Joey nodded his head, furiously. "Tomorrow," he croaked in response. "I'll take you tomorrow."

"No," Stu demanded. "Now."

"I, but I . . . I just . . . now?"

"That's what I said. Now."

"Will you bring beer?"

"Yes," Stu replied. He handed the keys to the T-bird to Kookie. "You drive this, and follow us. And get us a six-pack to go." Kookie took the keys and headed for the bar. Stu turned to Roscoe. "We're taking the rental. You and Joey sit in the back seat with the beer and I'll drive." Kookie returned with the six-pack and left it on the table, then proceeded outside for the T-bird. "Get him on his feet, Roscoe," Stu instructed, and he picked up the beer and headed for the door. Roscoe and a very inebriated Joey followed behind.

Once the three men were settled in the rental car, Stu looked at Joey. "Where to, pal?"

"Uh . . . "

"Give him a beer, Roscoe," Stuart instructed. "But only let him drink about half of it."

"Go down this road," Joey pointed to Old Padre Road. "Turn right at Friar's Road."

Stu did as he was told, and the caravan started off.

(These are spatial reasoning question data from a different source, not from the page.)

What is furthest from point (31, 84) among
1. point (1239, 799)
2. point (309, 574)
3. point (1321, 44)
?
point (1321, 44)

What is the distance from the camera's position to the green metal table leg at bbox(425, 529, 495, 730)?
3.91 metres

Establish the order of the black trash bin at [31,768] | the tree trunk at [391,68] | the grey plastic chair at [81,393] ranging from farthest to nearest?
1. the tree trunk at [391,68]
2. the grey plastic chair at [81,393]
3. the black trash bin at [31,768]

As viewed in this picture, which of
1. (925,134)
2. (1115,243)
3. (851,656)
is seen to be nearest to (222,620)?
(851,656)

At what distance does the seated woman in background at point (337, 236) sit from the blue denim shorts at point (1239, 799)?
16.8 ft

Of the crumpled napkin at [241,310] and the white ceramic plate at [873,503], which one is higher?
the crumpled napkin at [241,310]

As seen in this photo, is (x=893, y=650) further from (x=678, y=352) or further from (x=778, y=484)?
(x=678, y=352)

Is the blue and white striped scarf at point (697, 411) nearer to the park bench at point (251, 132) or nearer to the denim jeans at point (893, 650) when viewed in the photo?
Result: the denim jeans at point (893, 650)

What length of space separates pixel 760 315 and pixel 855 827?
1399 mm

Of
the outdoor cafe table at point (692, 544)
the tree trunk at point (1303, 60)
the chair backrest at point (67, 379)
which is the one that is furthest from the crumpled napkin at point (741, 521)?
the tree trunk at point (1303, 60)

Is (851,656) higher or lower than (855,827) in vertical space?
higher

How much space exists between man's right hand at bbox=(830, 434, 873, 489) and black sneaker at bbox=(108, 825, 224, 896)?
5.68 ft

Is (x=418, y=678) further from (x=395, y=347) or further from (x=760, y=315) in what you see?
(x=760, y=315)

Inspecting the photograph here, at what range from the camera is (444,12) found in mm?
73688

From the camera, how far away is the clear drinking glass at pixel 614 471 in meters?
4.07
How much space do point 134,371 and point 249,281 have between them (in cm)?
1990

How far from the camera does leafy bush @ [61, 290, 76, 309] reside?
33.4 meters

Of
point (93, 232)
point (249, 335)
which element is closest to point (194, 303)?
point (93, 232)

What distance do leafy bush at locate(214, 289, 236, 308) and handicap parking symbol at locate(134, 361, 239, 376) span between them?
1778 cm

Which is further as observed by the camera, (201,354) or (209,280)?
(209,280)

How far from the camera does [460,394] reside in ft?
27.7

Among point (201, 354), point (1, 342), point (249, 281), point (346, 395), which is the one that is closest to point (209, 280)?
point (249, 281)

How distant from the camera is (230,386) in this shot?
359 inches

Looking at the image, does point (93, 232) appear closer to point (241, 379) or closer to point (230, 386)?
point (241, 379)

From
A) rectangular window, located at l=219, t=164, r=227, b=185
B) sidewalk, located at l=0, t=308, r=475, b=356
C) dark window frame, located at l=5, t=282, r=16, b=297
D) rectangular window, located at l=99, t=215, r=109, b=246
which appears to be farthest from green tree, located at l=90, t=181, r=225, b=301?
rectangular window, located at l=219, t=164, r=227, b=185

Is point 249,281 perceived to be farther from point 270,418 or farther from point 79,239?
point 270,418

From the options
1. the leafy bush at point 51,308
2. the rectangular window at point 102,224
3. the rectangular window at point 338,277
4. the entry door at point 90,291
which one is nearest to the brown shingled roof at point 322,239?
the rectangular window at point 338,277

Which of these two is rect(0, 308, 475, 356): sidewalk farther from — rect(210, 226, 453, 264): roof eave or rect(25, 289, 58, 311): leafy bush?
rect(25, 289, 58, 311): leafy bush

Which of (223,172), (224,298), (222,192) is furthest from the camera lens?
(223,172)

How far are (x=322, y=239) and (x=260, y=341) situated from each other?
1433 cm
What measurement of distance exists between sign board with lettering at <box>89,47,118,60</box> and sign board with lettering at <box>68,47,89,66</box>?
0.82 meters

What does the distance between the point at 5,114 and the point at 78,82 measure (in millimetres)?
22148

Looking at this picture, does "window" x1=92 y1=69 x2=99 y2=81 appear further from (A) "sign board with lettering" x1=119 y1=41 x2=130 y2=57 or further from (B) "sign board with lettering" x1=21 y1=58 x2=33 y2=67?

Twenty minutes later they were closer to Tijuana than they were San Diego. Surprisingly, Joey seemed to know where they were going. Stu made one turn after another until they came upon a small apartment complex that looked like it had been there since the beginning of time. "That's it," Joey pointed. "He's in the third one from the right. See that old gray Chevy parked on the street? That's Daggett's car."

"You're sure?" Stu asked, amazed that Joey could remember anything considering the amount of beer he'd consumed by that point.

"Yes. I ran into him at the liquor store on the corner. He pointed it out to me. Said Bailey and Spencer would never find him."

Stu turned off the engine. "Take him back to San Diego," he told Roscoe, "and give him this," and he handed Roscoe two twenty-dollar bills. "Drive the rental car and drop him off wherever he wants to go, then go back to Hollywood. I'll be back . . . eventually."

"What do you want me to do, dad?" Kookie asked after Roscoe and Joey had pulled away.

"Stay in the car. If something happens to me . . . you'll know what to tell Jeff."

"But, dad . . . "

"No buts, Kookie. I can't risk your life as well as mine. This is my fight – Daggett made it that way. If I come out of it alive . . . he won't."

"You're sure, dad?"

Stu nodded. "I'm sure." Stu pulled his gun out of its holster and headed for the apartment. Kookie watched him go, dodging between cars and across the landscape, until he finally disappeared behind a garbage dumpster. Stu showed up again at Daggett's door, and although Kookie couldn't hear anything, he saw Bailey push open the front door of the apartment. It was quiet for almost a minute; then there were six or seven gunshots in succession. Once again everything was deathly still, and Kookie sat in the convertible as long as he could stand it.

When Stu didn't come back out the front door, the young man jumped out of the car and raced towards the apartment. It remained quiet while he ran. Across the lawn he went, fervently praying for a sound of any kind. There was none. When he got to the front door he could smell it in the air – cordite, gunpowder, blood, urine, a myriad of odors. There was no sound and Kookie pushed the door open a little wider. It was deathly silent, and Kookie paused for a moment before stepping inside. "Stu?"